* _REQUIRED TASK_:
Revise the data so that "spruce branch" becomes "fir branch" everywhere, keeping all other text unchanged. Leave the pictures out of the revised version.

[Spatial data with pictures]

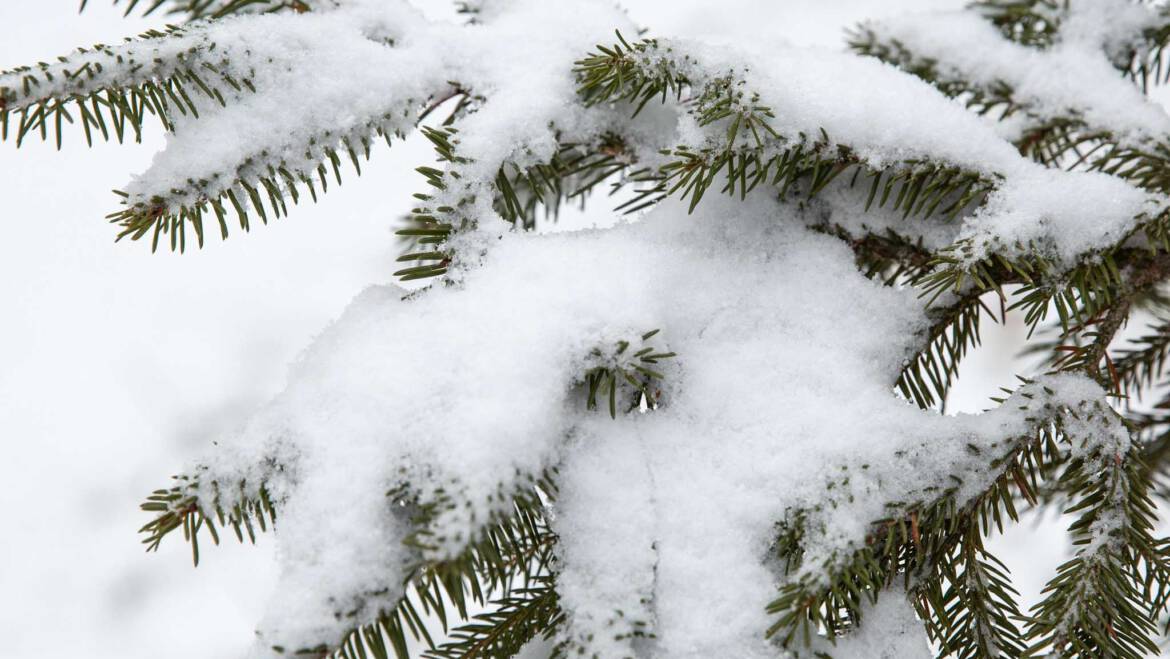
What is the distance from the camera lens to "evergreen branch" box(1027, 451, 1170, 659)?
619 mm

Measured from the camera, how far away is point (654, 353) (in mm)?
656

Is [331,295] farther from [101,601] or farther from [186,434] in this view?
[101,601]

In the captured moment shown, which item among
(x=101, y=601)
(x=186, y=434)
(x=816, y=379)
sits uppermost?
(x=816, y=379)

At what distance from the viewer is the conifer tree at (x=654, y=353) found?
580 millimetres

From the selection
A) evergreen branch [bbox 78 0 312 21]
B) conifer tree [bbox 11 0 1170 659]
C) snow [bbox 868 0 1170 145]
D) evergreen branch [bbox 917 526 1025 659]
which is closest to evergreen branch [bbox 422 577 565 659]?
conifer tree [bbox 11 0 1170 659]

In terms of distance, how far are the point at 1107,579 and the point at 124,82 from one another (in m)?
0.84

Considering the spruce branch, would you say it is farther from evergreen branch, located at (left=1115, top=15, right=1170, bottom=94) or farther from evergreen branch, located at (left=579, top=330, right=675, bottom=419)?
evergreen branch, located at (left=1115, top=15, right=1170, bottom=94)

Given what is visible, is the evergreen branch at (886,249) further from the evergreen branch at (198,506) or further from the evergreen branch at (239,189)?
the evergreen branch at (198,506)

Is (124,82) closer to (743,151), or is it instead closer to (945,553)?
(743,151)

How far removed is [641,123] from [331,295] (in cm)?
242

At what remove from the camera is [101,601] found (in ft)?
8.27

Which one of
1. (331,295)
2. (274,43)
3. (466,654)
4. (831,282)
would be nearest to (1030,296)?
(831,282)

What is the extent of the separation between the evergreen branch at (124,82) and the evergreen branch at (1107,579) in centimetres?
76

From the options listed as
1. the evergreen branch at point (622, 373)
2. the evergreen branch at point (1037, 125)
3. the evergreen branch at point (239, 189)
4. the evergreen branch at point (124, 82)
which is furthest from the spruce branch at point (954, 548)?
the evergreen branch at point (124, 82)
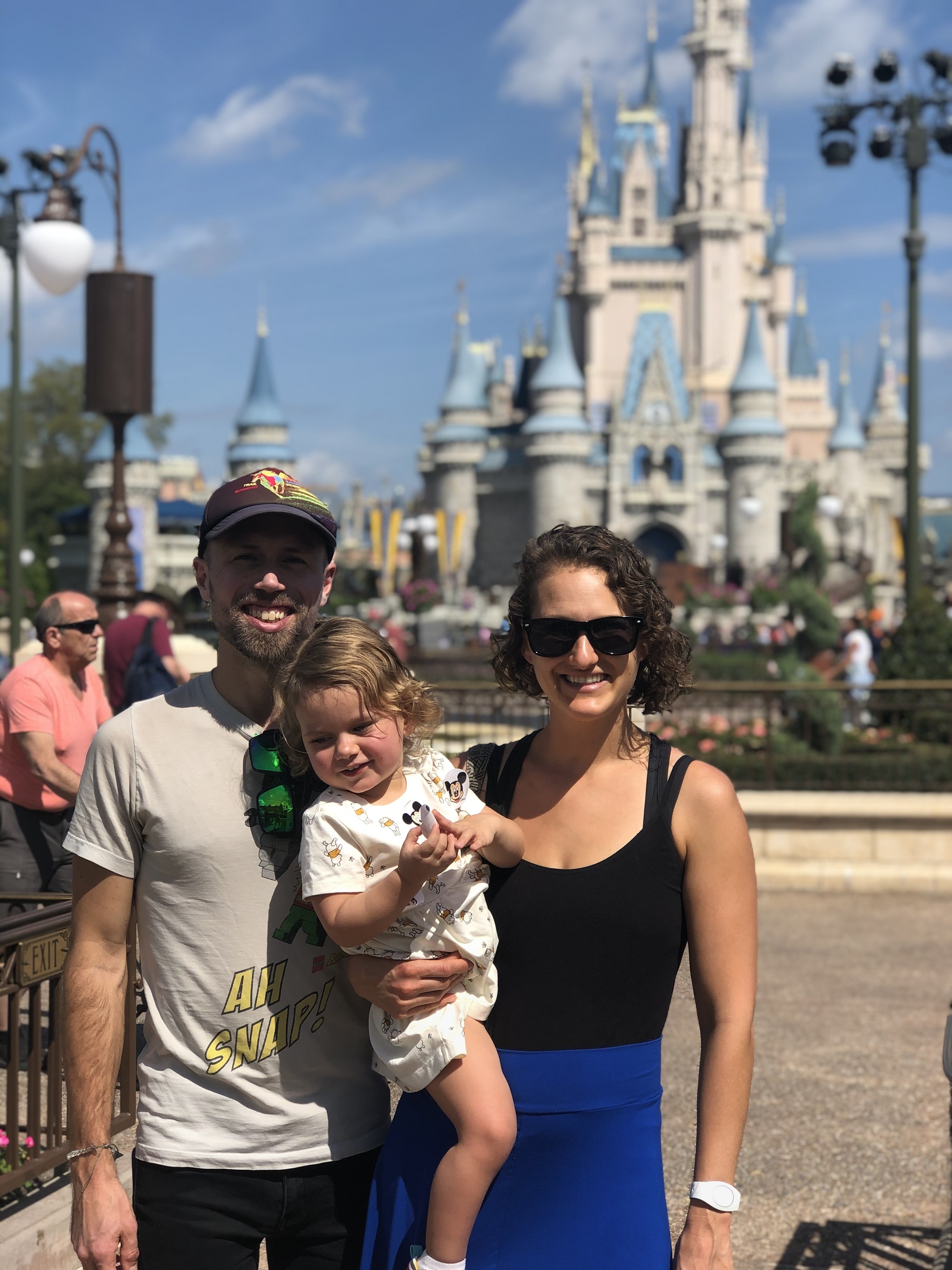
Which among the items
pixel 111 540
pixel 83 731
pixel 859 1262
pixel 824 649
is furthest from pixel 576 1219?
pixel 824 649

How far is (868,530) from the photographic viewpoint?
7775 cm

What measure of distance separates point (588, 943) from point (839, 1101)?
3.61m

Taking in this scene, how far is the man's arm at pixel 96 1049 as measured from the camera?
207 centimetres

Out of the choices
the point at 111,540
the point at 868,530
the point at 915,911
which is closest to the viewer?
the point at 915,911

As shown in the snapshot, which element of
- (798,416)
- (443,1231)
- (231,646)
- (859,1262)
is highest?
(798,416)

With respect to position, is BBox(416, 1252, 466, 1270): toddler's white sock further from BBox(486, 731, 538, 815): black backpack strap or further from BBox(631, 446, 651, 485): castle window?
BBox(631, 446, 651, 485): castle window

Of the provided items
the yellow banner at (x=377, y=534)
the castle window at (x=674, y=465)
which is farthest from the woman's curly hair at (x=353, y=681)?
the castle window at (x=674, y=465)

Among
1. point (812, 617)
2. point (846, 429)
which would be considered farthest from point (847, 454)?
point (812, 617)

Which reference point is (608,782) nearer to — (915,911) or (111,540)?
(915,911)

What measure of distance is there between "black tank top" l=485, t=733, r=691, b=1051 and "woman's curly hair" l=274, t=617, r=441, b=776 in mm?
267

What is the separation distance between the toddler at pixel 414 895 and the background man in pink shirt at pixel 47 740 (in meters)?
3.35

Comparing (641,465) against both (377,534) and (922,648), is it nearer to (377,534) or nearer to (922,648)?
(377,534)

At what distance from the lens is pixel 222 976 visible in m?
2.14

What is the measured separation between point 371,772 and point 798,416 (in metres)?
88.6
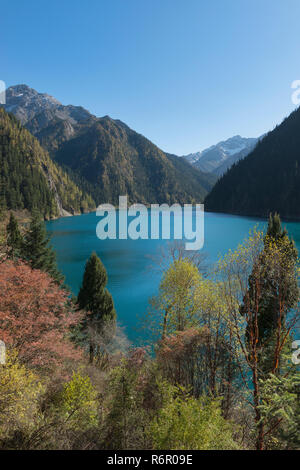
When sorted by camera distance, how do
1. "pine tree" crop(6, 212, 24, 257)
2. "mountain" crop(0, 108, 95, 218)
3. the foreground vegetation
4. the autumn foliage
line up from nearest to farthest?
the foreground vegetation < the autumn foliage < "pine tree" crop(6, 212, 24, 257) < "mountain" crop(0, 108, 95, 218)

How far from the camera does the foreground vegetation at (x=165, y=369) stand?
7473 millimetres

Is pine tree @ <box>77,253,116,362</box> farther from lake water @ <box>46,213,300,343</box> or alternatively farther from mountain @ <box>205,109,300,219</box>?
mountain @ <box>205,109,300,219</box>

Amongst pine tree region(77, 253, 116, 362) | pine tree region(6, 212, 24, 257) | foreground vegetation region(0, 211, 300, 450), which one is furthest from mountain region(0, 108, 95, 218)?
foreground vegetation region(0, 211, 300, 450)

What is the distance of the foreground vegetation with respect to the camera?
7.47 metres

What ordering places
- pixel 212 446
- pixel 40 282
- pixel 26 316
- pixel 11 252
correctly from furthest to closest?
pixel 11 252 < pixel 40 282 < pixel 26 316 < pixel 212 446

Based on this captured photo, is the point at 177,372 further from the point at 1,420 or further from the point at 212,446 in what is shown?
the point at 1,420

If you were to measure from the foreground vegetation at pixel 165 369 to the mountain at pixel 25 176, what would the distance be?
3531 inches

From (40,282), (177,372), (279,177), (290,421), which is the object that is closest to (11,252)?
(40,282)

* _RESULT BELOW_:
What is the distance from the camera lens to "evergreen branch" box(1027, 451, 1170, 659)?
619 mm

Measured from the camera, how far away is point (654, 353) (in mm)?
656

Is [331,295] farther from [101,601] or farther from [186,434] in this view?
[101,601]

In the captured moment shown, which item among
(x=101, y=601)
(x=186, y=434)
(x=816, y=379)
sits uppermost?
(x=816, y=379)

At what distance from the viewer is the conifer tree at (x=654, y=353) found?
580 millimetres

From the selection
A) evergreen branch [bbox 78 0 312 21]
B) conifer tree [bbox 11 0 1170 659]
C) snow [bbox 868 0 1170 145]
D) evergreen branch [bbox 917 526 1025 659]
which is closest to evergreen branch [bbox 422 577 565 659]?
conifer tree [bbox 11 0 1170 659]

In terms of distance, how far are the point at 1107,579 and the point at 124,82 from one another (in m)?
0.84

Considering the fir branch, would you say it is farther from evergreen branch, located at (left=1115, top=15, right=1170, bottom=94) or farther from evergreen branch, located at (left=579, top=330, right=675, bottom=419)?
evergreen branch, located at (left=1115, top=15, right=1170, bottom=94)

Given what is visible, is the evergreen branch at (886,249) further from the evergreen branch at (198,506) or further from the evergreen branch at (239,189)?
the evergreen branch at (198,506)

Is (124,82) closer to (743,151), or is it instead closer to (945,553)?
(743,151)

How far removed is [641,123] from [331,295] (in cm)?
242

At what remove from the camera is [101,601] found (in ft)?
8.27

Which one of
1. (331,295)
2. (274,43)
3. (466,654)
4. (831,282)
would be nearest to (1030,296)?
(831,282)

What is the extent of the separation between the evergreen branch at (124,82) and the evergreen branch at (1107,579) in centimetres?
76

From the options listed as
1. the evergreen branch at point (622, 373)
2. the evergreen branch at point (1037, 125)
3. the evergreen branch at point (239, 189)
4. the evergreen branch at point (124, 82)
which is furthest from the fir branch at point (954, 548)?
the evergreen branch at point (124, 82)
Which among the items
pixel 111 540
pixel 83 731
pixel 859 1262
pixel 824 649
is furthest from pixel 576 1219?
pixel 824 649

How far is (868,530) from the photographic viewpoint?
7775 cm

What measure of distance separates point (588, 943) from point (839, 1101)?
3.61m

Taking in this scene, how far is the man's arm at pixel 96 1049 as measured from the camera?
207 centimetres

Out of the choices
the point at 111,540
the point at 868,530
the point at 915,911
which is closest to the viewer?
the point at 915,911

As shown in the snapshot, which element of
- (798,416)
- (443,1231)
- (231,646)
- (859,1262)
is highest?
(798,416)

With respect to position, is BBox(416, 1252, 466, 1270): toddler's white sock further from BBox(486, 731, 538, 815): black backpack strap or further from BBox(631, 446, 651, 485): castle window?
BBox(631, 446, 651, 485): castle window

Of the provided items
the yellow banner at (x=377, y=534)
the castle window at (x=674, y=465)
which is farthest from the woman's curly hair at (x=353, y=681)?
the castle window at (x=674, y=465)

Among
1. point (812, 617)
2. point (846, 429)
which would be considered farthest from point (847, 454)?
point (812, 617)

Which reference point is (608,782) nearer to — (915,911) or (111,540)?
(915,911)

What measure of distance is there between "black tank top" l=485, t=733, r=691, b=1051 and "woman's curly hair" l=274, t=617, r=441, b=776 in mm?
267

What is the separation distance between the toddler at pixel 414 895 and the background man in pink shirt at pixel 47 740 (in meters)?
3.35

Comparing (641,465) against both (377,534) and (922,648), is it nearer to (377,534) or nearer to (922,648)?
(377,534)

At what distance from the lens is pixel 222 976 visible in m?
2.14

What is the measured separation between point 371,772 and point 798,416 (in metres)?
88.6
When sorted by camera distance, how do
1. "pine tree" crop(6, 212, 24, 257)
2. "mountain" crop(0, 108, 95, 218)
3. the foreground vegetation
4. the autumn foliage
line up from nearest to farthest?
the foreground vegetation < the autumn foliage < "pine tree" crop(6, 212, 24, 257) < "mountain" crop(0, 108, 95, 218)

How far from the camera does the foreground vegetation at (x=165, y=369) stand?
7473 millimetres

Is pine tree @ <box>77,253,116,362</box> farther from lake water @ <box>46,213,300,343</box> or alternatively farther from mountain @ <box>205,109,300,219</box>?
mountain @ <box>205,109,300,219</box>

Amongst pine tree region(77, 253, 116, 362) | pine tree region(6, 212, 24, 257) | foreground vegetation region(0, 211, 300, 450), which one is furthest from mountain region(0, 108, 95, 218)?
foreground vegetation region(0, 211, 300, 450)

What is the distance of the foreground vegetation with respect to the camera?
7.47 metres

What ordering places
- pixel 212 446
- pixel 40 282
- pixel 26 316
- pixel 11 252
correctly from furthest to closest?
pixel 11 252 < pixel 40 282 < pixel 26 316 < pixel 212 446

Based on this captured photo, is the point at 177,372 further from the point at 1,420 or further from the point at 212,446 in what is shown?
the point at 1,420

If you were to measure from the foreground vegetation at pixel 165 369 to the mountain at pixel 25 176, what would the distance be?
3531 inches

From (40,282), (177,372), (279,177), (290,421), which is the object that is closest to (11,252)?
(40,282)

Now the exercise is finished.